* Problem requirements
In the passage on bridge access requests, what three things does an inbound access request from a device include?

The control circuit 320 may operate to populate the IIC 340 with received access requests based on their respective transaction ID as described above. Further, the control circuit 350 may forward the access requests to the SMMU 180 for virtual-to-physical address translation, and may selectively populate the IXO 350. The IXO 350 may maintain a single “top” list of access requests for forwarding to the L2C 160. An example structure of a top list maintained by the IXO 350 is described below with reference to FIG. 6. When the IXO 350 is populated with a number of access requests from different lists of the IIC 340, the control circuit 320 may select a next request to forward to the L2C 160 based on 1) a selection routine, such as a round-robin selection, and 2) which of the access requests have received a translated physical address from the SMMU 180. As a result, the IOBN 110 can forward translated access requests to the L2C in an order that is preserved for requests having common TIDs, and access request having different TIDs are permitted to pass one another. An example process for processing and selecting access requests are described in further detail below with reference to FIG. 7.



FIGS. 4A-B illustrate example access requests. As shown in FIG. 4A, an inbound access request 405, as provided by a device (e.g., devices 145A-F) to a bridge (e.g., IOBN 110), includes a TID, a virtual address, and request instructions (e.g., commands and data making up the body of the access request). In contrast, as shown in FIG. 4B, an outbound access request 410, as processed by the IOBN 110 and forwarded to a memory (e.g., L2C 160), includes the translated physical address and the request instructions. In some embodiments, the TID may be excluded from the outbound access request 410. Alternatively, if the L2C 160 is configured to utilize the TID, the outbound access request 410 may include the TID.



FIG. 5 illustrates a number of example ordered, linked-list structures 501-503 that may be maintained by the IOBN 110 at the IIC 340. Each list 501-503 is associated with a particular TID (e.g., TID-0, TID-1, TID-2), and maintains each request in an order in which it was received from a device. Access requests may be added to a corresponding list 501-503 upon receipt from a device, and may be cleared from a list 501-503 upon an indication that the request has been added to the top list or has been forwarded to the L2C 160.

(Extracted data entries)

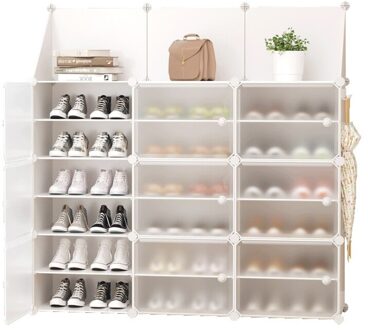 Schoenenrek Multi-layer Eenvoudige Huishoudelijke Zuinig Plank Slaapzaal Deur Opbergrek Plastic Montage Schoenenkast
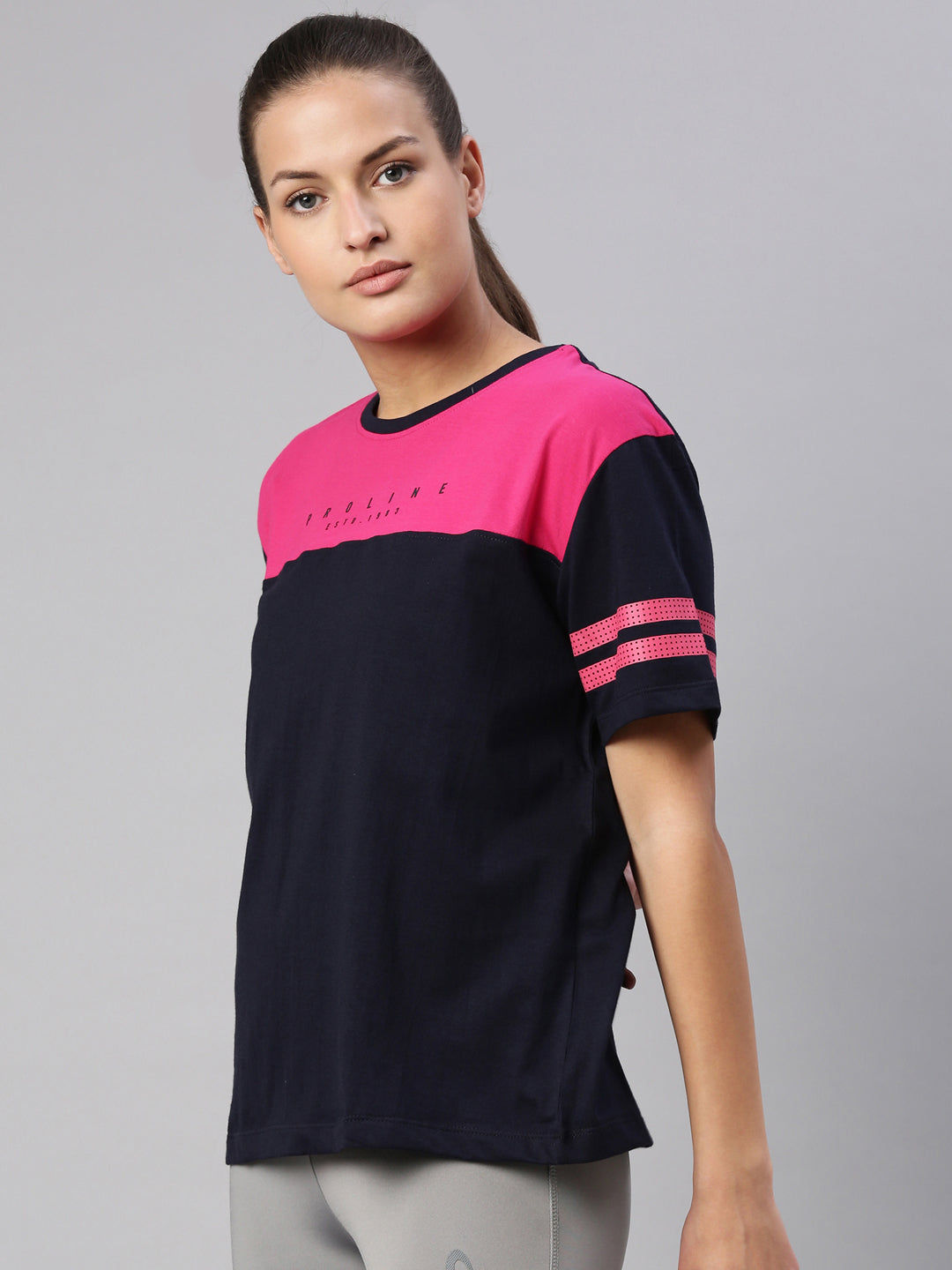 Women's Solid Boxy Fit T-Shirts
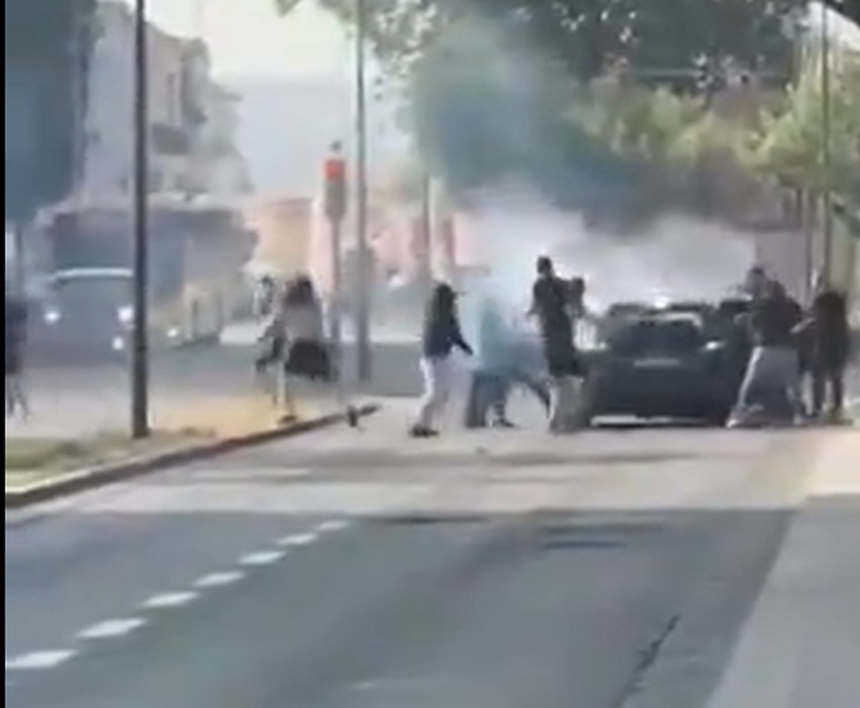 Ataque a carro em plena via pública, após o jogo de hóquei em patins entre Sporting e FC Porto a 10 de junho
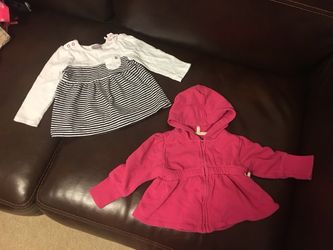 Baby girl Tshirt And Jacket Bundle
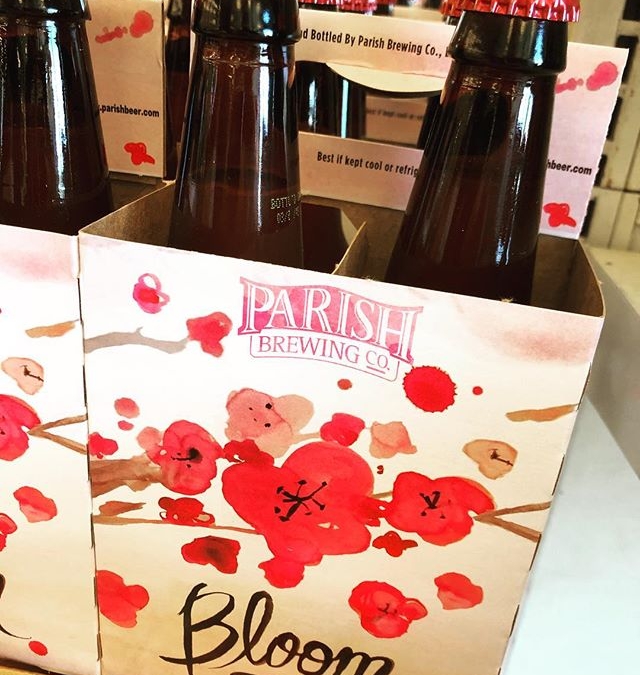 @parishbrewingco Bloom is now available at our Perkins Rd location! Limit 2- 4 packs per…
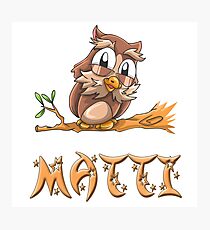 Matti Owl Photographic Print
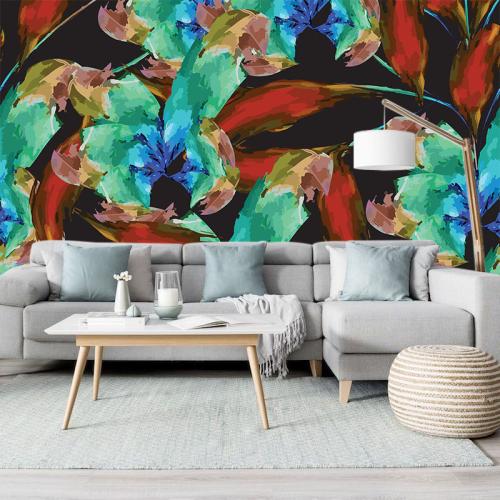 Ταπετσαρία τοίχου Floral Watercolors 140x140 Ύφασμα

* Reply to the task
A TID, a virtual address, and request instructions.